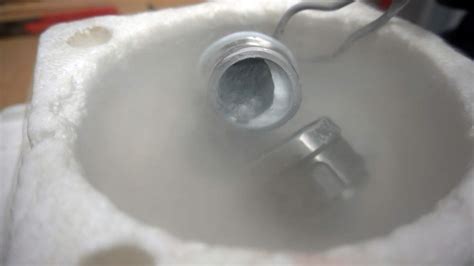 New Form of Ice Discovered: Medium-Density Amorphous Ice | Sci.News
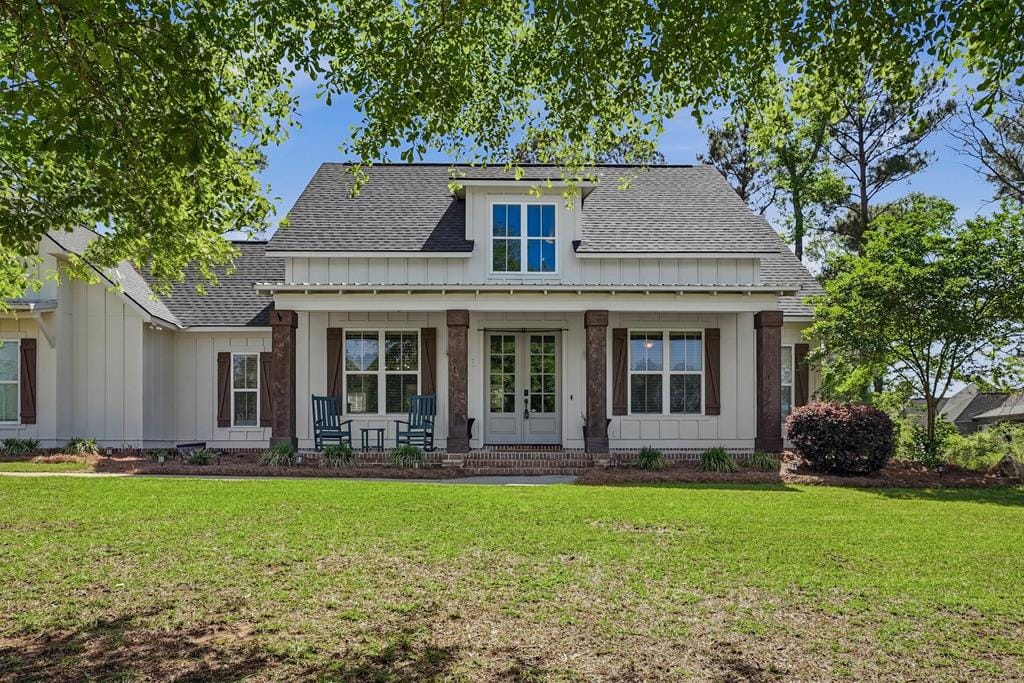 106 Tuskin Oaks Ct, Albany, GA 31707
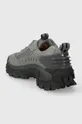 Caterpillar sneakers INTRUDER MECHA Gambale: Materiale sintetico Parte interna: Materiale tessile Suola: Materiale sintetico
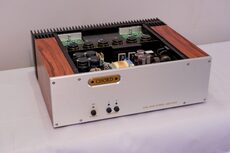Chord Electronics SPM 1200B Power Amplifier For Sale - UK Audio Mart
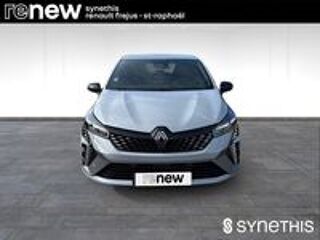 Clio V Clio TCe 90 Esprit Alpine 2023 occasion 83600 Fr&eacute;jus
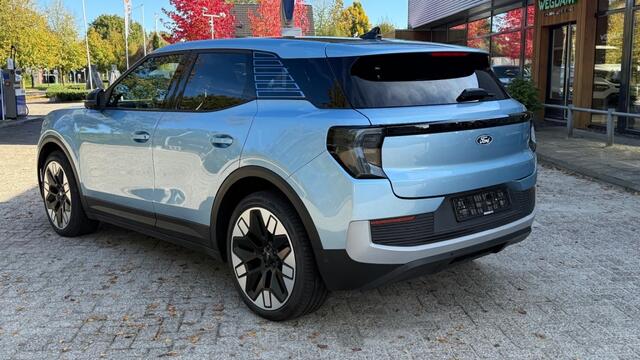Ford EXPLORER PREMIUM EXTENDED RANGE AWD 79kwh FULL OPTIONS!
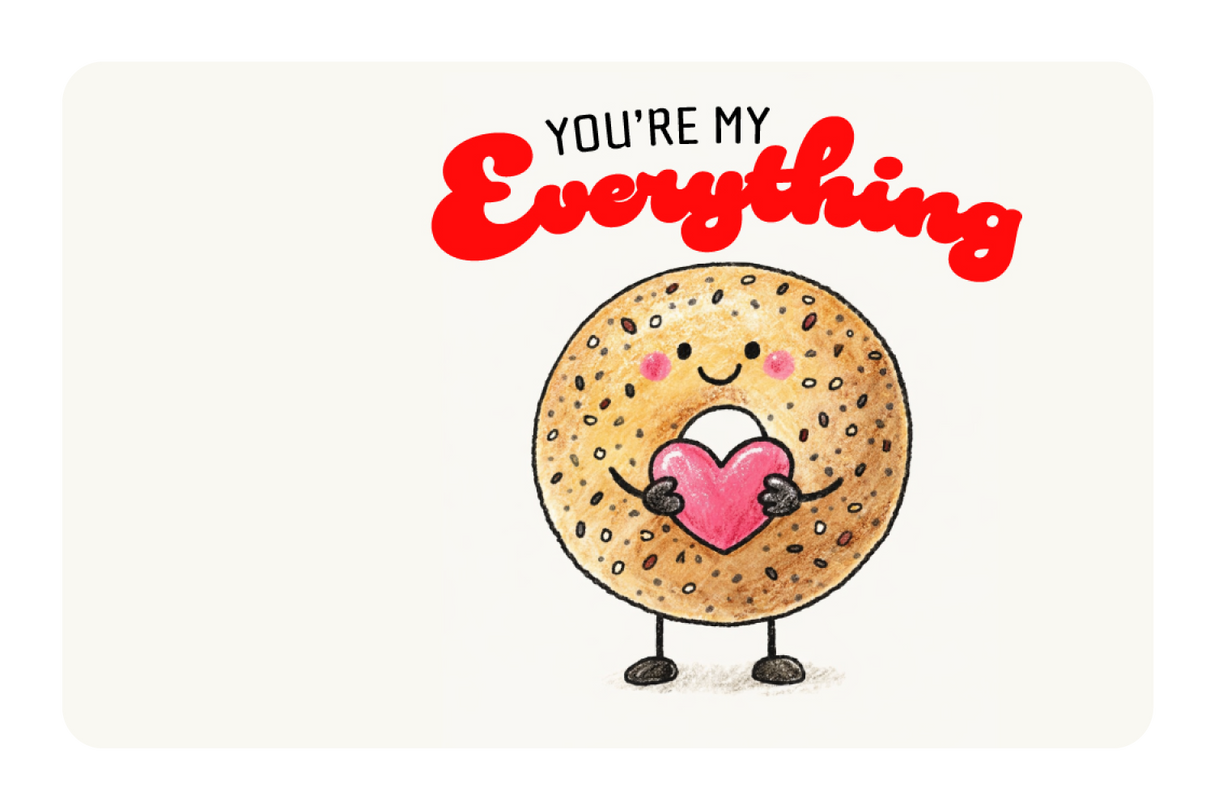 You're My Everything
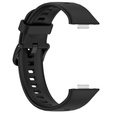 Curea din silicon pentru Huawei Watch Fit 4 / 4 Pro / 3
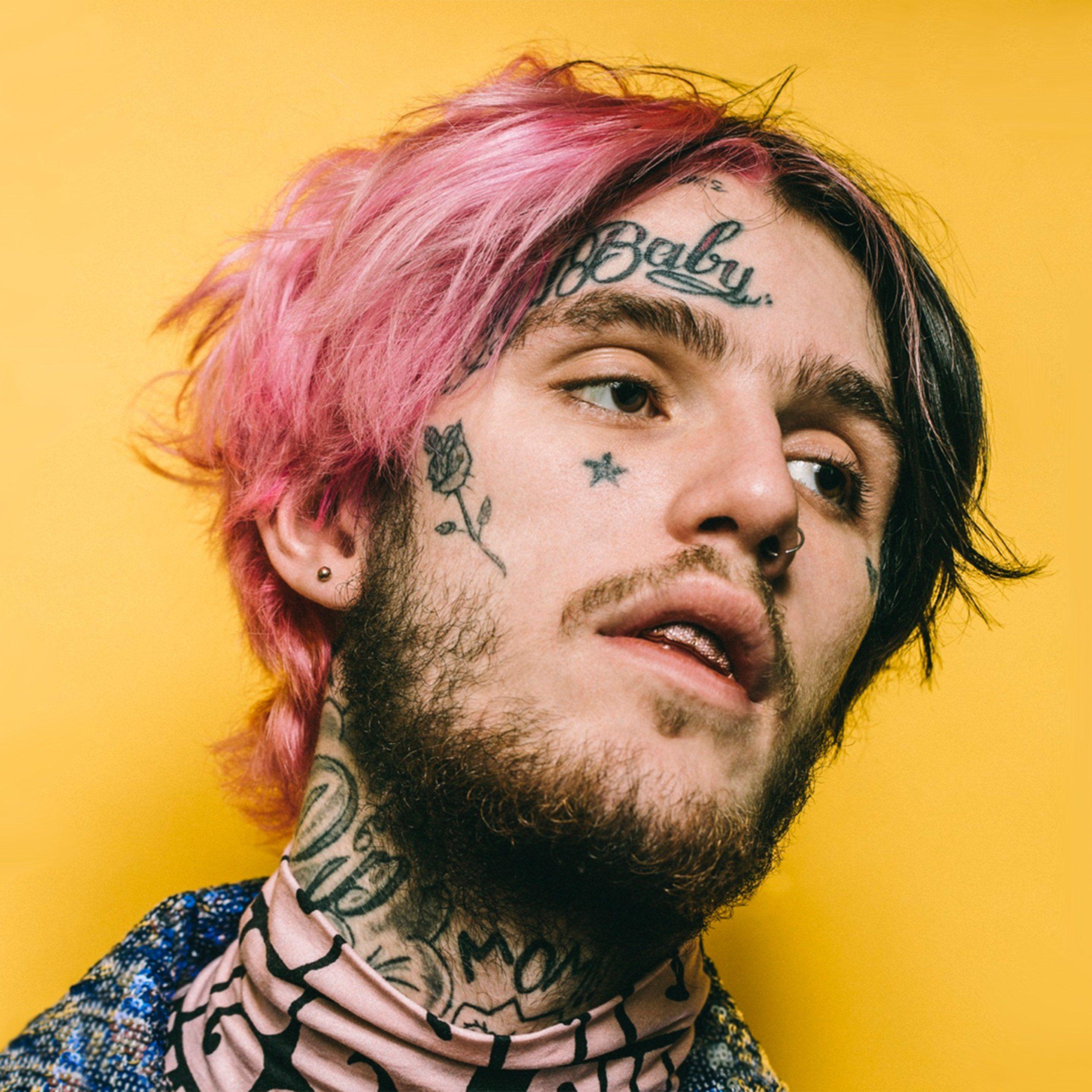 lilpeepzluka avatar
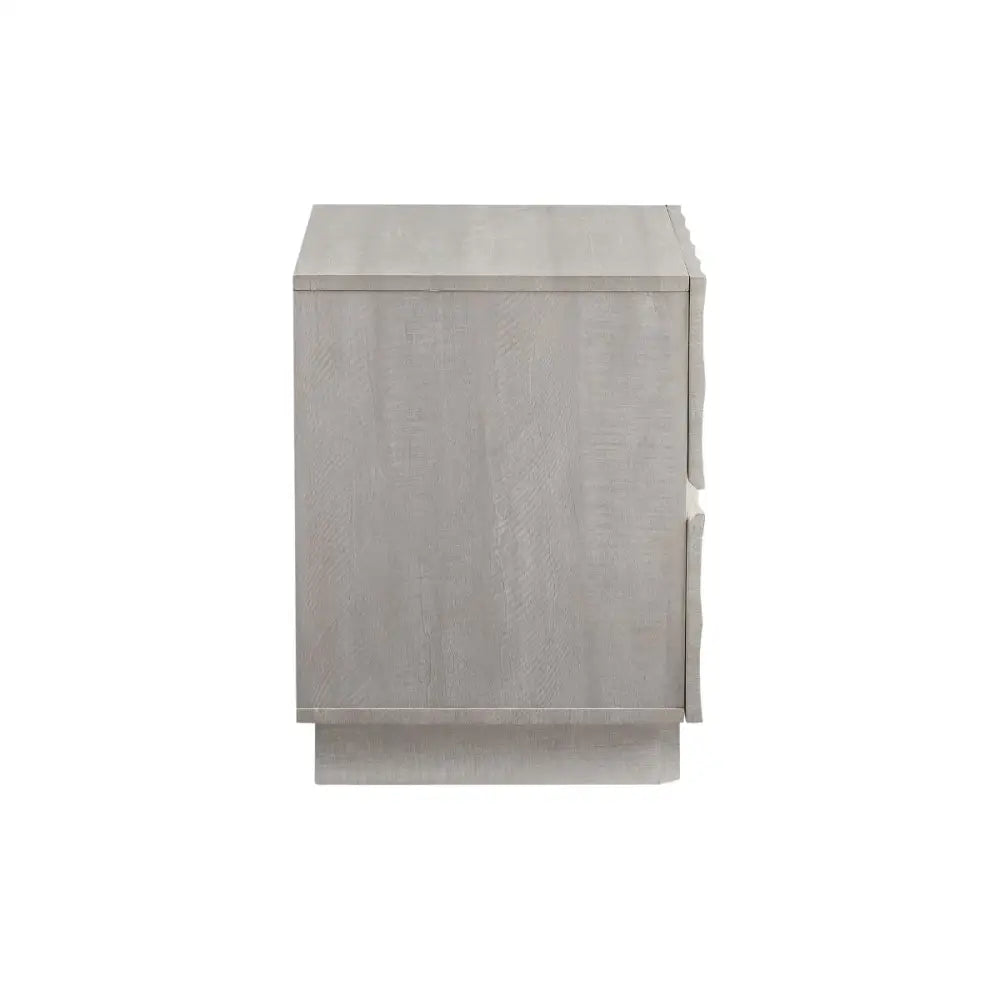 Carla Bedside Table - Furniture > Bedroom > Bedside Tables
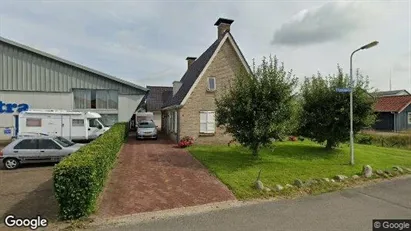 Lokaler til leie i Kollumerland en Nieuwkruisland – Bilde fra Google Street View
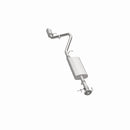 MagnaFlow BRE Exhaust Kit 06-08 Trailblazer Envoy Rainier 4.2L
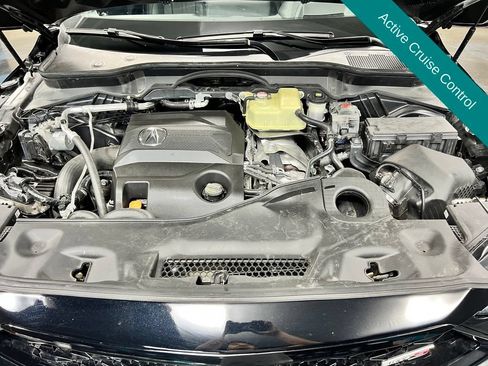 Used 2024 Acura MDX Type S w/ Advance Package AWD/4WD image 10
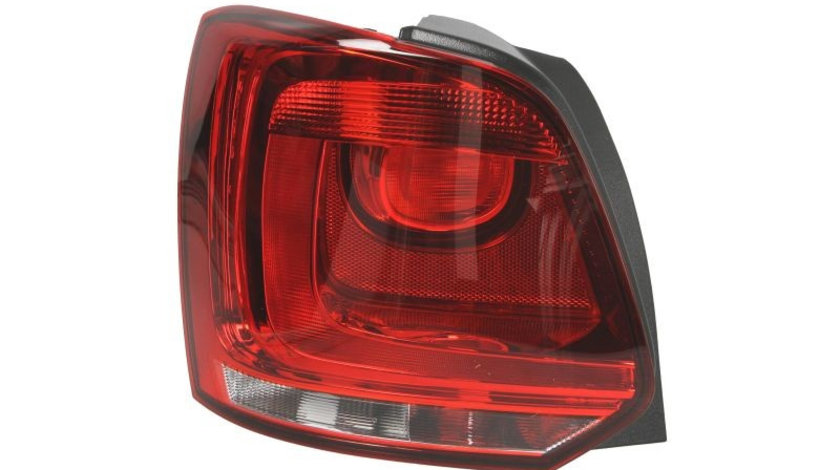 Lampa spate VW POLO (6R, 6C) (2009 - 2016) TYC 11-11488-01-2 piesa NOUA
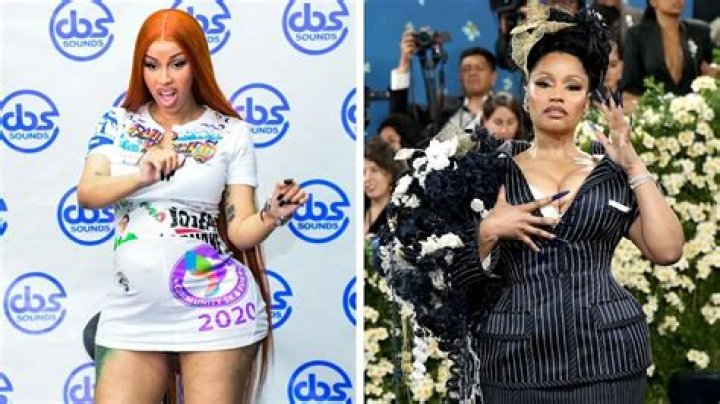 Lil Wayne Says There Will Never Be Another Drake Or Nicki Minaj After Selling Their Masters (VIDEO) ·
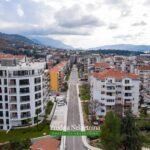 Real estate in Tivat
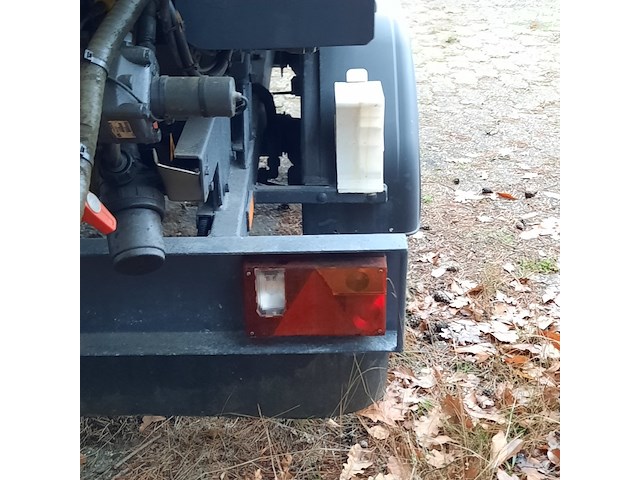 Zoutstrooier op aanhanger, schuitemaker, epoke s2400 ts, cd-orm-4129, 2012 - afbeelding 12 van  18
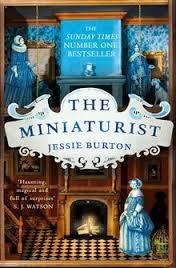 THE MINIATURIST | 9781447250937 | JESSIE BURTON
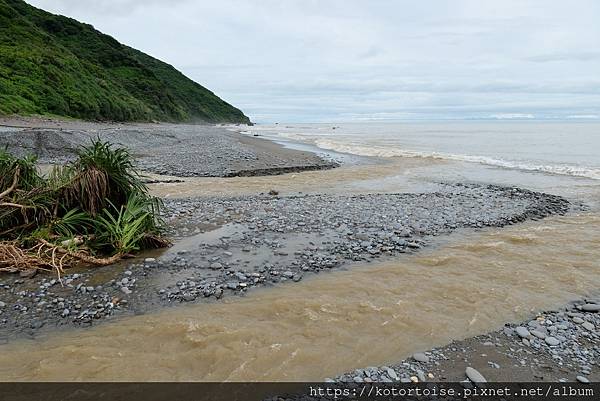 [台灣/屏東] 2023.9 未盡的旅程: 阿朗壹古道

◆ WORK REQUEST ◆
Only the text of the records is to be reproduced exactly; skip the pictures.

◆ PROBLEM SOLUTION ◆
 New Form of Ice Discovered: Medium-Density Amorphous Ice | Sci.News
 106 Tuskin Oaks Ct, Albany, GA 31707
 Caterpillar sneakers INTRUDER MECHA Gambale: Materiale sintetico Parte interna: Materiale tessile Suola: Materiale sintetico
Chord Electronics SPM 1200B Power Amplifier For Sale - UK Audio Mart
 Clio V Clio TCe 90 Esprit Alpine 2023 occasion 83600 Fr&eacute;jus
Ford EXPLORER PREMIUM EXTENDED RANGE AWD 79kwh FULL OPTIONS!
 You're My Everything
 Curea din silicon pentru Huawei Watch Fit 4 / 4 Pro / 3
 lilpeepzluka avatar
 Carla Bedside Table - Furniture > Bedroom > Bedside Tables
 Lokaler til leie i Kollumerland en Nieuwkruisland – Bilde fra Google Street View
 MagnaFlow BRE Exhaust Kit 06-08 Trailblazer Envoy Rainier 4.2L
 Used 2024 Acura MDX Type S w/ Advance Package AWD/4WD image 10
 Lampa spate VW POLO (6R, 6C) (2009 - 2016) TYC 11-11488-01-2 piesa NOUA
 Lil Wayne Says There Will Never Be Another Drake Or Nicki Minaj After Selling Their Masters (VIDEO) ·
 Real estate in Tivat
 Zoutstrooier op aanhanger, schuitemaker, epoke s2400 ts, cd-orm-4129, 2012 - afbeelding 12 van  18
 THE MINIATURIST | 9781447250937 | JESSIE BURTON
 [台灣/屏東] 2023.9 未盡的旅程: 阿朗壹古道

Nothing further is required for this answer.